[Recorded data]
(begin)

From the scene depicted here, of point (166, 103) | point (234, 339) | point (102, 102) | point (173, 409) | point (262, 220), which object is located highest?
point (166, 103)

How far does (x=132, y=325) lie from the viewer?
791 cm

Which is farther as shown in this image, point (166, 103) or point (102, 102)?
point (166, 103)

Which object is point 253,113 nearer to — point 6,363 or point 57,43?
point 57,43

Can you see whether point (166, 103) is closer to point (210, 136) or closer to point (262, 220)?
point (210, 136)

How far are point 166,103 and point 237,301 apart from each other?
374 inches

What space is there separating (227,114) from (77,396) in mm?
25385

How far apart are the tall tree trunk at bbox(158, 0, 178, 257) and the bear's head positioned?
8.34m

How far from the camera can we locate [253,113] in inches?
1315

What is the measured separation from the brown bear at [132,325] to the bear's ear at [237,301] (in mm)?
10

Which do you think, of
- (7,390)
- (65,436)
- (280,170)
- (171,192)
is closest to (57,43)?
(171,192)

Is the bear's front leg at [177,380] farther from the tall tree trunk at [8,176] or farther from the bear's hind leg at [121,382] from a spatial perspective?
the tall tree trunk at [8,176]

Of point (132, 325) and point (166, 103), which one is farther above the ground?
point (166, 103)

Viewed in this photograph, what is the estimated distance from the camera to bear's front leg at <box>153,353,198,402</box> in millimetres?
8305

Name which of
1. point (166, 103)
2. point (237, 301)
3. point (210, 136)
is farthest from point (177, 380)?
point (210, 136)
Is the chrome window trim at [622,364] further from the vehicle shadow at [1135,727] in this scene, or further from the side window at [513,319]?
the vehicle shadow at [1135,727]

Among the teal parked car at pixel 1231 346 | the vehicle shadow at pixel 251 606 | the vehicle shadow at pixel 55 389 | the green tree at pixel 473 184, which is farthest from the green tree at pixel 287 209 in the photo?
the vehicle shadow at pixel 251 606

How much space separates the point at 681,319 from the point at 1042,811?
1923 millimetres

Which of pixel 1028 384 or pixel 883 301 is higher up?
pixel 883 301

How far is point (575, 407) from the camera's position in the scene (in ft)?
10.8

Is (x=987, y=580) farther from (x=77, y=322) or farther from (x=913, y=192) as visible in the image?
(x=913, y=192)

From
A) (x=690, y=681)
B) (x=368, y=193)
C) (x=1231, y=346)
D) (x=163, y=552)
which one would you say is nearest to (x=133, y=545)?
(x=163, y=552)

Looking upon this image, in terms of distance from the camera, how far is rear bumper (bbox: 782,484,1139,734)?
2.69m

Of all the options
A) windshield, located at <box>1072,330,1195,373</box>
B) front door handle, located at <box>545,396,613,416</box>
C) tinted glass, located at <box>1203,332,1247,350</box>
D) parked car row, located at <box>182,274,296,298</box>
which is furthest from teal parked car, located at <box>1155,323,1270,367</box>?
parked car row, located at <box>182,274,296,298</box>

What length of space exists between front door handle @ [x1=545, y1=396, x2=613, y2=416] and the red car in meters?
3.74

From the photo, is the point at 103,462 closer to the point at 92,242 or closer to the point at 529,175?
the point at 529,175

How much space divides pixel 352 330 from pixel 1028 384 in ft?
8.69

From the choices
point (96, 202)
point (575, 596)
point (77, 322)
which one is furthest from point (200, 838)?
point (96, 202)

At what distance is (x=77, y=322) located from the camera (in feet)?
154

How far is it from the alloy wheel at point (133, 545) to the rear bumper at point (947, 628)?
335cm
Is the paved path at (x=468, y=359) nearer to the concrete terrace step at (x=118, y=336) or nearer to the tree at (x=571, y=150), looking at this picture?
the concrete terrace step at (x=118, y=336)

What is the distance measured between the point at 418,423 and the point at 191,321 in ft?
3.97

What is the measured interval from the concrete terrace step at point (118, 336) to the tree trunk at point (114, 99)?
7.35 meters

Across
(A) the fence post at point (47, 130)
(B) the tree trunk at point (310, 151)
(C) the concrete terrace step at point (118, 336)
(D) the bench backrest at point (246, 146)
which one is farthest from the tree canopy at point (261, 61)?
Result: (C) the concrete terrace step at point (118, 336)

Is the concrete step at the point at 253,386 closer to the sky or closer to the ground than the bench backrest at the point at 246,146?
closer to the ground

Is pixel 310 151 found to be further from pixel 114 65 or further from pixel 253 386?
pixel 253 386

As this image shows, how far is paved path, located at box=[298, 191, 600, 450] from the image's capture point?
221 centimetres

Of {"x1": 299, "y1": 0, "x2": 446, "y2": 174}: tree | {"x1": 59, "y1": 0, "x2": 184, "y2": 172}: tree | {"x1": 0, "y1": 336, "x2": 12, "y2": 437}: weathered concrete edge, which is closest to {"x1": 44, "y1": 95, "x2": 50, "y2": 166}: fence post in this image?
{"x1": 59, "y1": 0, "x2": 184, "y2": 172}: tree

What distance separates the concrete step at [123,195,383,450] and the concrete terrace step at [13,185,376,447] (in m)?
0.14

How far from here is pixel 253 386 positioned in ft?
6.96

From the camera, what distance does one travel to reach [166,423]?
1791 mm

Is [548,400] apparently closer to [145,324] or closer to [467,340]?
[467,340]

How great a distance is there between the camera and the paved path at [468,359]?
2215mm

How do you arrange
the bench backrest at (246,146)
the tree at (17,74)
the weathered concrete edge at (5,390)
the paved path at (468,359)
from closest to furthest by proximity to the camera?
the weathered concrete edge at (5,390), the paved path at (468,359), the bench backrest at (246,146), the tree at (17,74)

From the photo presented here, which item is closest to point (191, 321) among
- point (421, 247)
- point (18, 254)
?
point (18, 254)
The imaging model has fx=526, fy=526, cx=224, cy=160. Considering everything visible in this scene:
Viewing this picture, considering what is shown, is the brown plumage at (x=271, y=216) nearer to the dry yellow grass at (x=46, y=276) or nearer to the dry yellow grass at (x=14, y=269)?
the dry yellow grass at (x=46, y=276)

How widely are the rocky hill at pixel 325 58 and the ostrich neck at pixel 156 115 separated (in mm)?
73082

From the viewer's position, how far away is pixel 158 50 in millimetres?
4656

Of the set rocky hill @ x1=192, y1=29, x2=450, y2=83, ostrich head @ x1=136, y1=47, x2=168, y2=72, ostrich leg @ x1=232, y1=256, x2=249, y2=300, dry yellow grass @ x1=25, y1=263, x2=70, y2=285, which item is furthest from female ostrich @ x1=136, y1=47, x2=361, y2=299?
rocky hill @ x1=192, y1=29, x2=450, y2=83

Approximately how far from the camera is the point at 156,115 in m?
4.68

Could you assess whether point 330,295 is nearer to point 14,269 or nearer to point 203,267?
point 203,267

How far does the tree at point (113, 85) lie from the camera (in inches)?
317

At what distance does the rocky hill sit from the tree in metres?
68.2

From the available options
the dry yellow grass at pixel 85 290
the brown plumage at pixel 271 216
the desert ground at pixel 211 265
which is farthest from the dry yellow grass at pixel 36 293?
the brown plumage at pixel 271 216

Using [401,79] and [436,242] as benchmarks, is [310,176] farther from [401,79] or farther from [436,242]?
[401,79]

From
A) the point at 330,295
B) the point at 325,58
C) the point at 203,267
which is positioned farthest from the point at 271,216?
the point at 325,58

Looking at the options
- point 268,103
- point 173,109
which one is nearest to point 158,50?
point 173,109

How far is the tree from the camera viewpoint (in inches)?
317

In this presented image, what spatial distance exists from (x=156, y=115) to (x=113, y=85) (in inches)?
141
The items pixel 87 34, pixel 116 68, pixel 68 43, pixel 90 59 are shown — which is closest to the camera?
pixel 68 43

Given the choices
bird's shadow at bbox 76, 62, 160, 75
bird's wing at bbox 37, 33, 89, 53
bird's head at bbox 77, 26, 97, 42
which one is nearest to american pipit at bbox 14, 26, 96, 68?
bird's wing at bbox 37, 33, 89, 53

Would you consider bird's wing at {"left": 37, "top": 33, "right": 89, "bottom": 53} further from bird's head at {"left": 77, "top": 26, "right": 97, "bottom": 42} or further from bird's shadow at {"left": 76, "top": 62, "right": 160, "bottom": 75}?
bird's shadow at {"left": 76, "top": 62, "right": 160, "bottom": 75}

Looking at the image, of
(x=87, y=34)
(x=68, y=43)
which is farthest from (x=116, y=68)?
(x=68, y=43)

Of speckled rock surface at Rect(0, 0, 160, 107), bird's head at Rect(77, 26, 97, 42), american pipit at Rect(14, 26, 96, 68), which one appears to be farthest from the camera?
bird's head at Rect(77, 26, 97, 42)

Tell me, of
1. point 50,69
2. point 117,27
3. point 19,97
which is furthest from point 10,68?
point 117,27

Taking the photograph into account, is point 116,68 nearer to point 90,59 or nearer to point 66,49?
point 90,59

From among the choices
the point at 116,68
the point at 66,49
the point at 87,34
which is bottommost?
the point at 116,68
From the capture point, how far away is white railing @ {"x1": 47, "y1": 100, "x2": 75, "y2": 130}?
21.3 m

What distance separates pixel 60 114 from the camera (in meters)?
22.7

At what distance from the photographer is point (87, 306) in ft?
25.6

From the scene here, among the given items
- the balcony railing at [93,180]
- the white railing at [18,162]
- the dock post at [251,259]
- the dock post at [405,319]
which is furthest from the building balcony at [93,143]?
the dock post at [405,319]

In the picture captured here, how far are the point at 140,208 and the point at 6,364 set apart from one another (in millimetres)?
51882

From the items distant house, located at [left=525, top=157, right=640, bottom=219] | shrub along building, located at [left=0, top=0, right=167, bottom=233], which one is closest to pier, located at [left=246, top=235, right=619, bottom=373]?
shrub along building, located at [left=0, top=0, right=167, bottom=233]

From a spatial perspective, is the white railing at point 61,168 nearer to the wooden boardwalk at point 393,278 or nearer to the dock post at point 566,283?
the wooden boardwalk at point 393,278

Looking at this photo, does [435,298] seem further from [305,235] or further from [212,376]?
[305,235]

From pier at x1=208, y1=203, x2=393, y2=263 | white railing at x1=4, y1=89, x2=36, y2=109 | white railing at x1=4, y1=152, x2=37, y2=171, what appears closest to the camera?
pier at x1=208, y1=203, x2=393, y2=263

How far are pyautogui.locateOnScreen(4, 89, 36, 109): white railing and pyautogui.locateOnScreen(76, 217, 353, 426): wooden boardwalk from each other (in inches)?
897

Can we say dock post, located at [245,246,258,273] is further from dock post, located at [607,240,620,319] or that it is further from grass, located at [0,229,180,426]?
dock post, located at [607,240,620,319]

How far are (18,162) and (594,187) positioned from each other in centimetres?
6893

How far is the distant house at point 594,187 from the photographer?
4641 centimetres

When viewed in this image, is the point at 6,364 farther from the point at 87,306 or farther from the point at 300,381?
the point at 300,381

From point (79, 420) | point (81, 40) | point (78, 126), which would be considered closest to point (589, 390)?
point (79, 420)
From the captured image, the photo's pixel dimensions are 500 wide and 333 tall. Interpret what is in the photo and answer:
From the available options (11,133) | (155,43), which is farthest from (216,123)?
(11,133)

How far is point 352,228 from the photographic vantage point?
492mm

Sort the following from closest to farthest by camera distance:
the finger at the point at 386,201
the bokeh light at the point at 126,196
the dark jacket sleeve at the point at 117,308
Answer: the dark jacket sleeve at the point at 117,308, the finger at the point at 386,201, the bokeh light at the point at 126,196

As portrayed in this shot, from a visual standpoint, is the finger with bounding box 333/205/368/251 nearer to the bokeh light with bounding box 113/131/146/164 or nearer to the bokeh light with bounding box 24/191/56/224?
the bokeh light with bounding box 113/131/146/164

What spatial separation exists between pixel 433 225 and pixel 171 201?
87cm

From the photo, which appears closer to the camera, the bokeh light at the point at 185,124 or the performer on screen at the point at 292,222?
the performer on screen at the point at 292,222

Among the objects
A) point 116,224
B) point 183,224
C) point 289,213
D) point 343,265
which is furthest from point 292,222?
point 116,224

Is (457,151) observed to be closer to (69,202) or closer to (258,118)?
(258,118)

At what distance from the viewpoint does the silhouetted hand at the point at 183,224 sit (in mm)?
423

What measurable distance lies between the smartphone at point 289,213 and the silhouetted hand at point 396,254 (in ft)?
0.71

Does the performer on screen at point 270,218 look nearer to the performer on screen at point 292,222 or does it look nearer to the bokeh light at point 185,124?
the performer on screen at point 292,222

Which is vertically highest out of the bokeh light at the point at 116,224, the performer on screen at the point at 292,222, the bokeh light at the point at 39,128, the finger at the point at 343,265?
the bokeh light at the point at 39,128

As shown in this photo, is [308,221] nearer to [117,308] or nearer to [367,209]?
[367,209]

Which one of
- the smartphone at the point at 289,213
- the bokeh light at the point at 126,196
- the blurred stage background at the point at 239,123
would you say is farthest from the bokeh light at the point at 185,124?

(end)

## Task details
Copy out the lines that start at the one containing "Looking at this photo, does" and end with the one containing "4641 centimetres", including both.

## Right answer
Looking at this photo, does [435,298] seem further from [305,235] or further from [212,376]?
[305,235]

From pier at x1=208, y1=203, x2=393, y2=263 | white railing at x1=4, y1=89, x2=36, y2=109 | white railing at x1=4, y1=152, x2=37, y2=171, what appears closest to the camera?
pier at x1=208, y1=203, x2=393, y2=263

How far are pyautogui.locateOnScreen(4, 89, 36, 109): white railing and pyautogui.locateOnScreen(76, 217, 353, 426): wooden boardwalk from each other (in inches)?
897

Can we say dock post, located at [245,246,258,273] is further from dock post, located at [607,240,620,319] or that it is further from grass, located at [0,229,180,426]?
dock post, located at [607,240,620,319]

How far are (18,162) and (594,187) positioned from each other in centimetres?
6893

How far is the distant house at point 594,187 from the photographer?
4641 centimetres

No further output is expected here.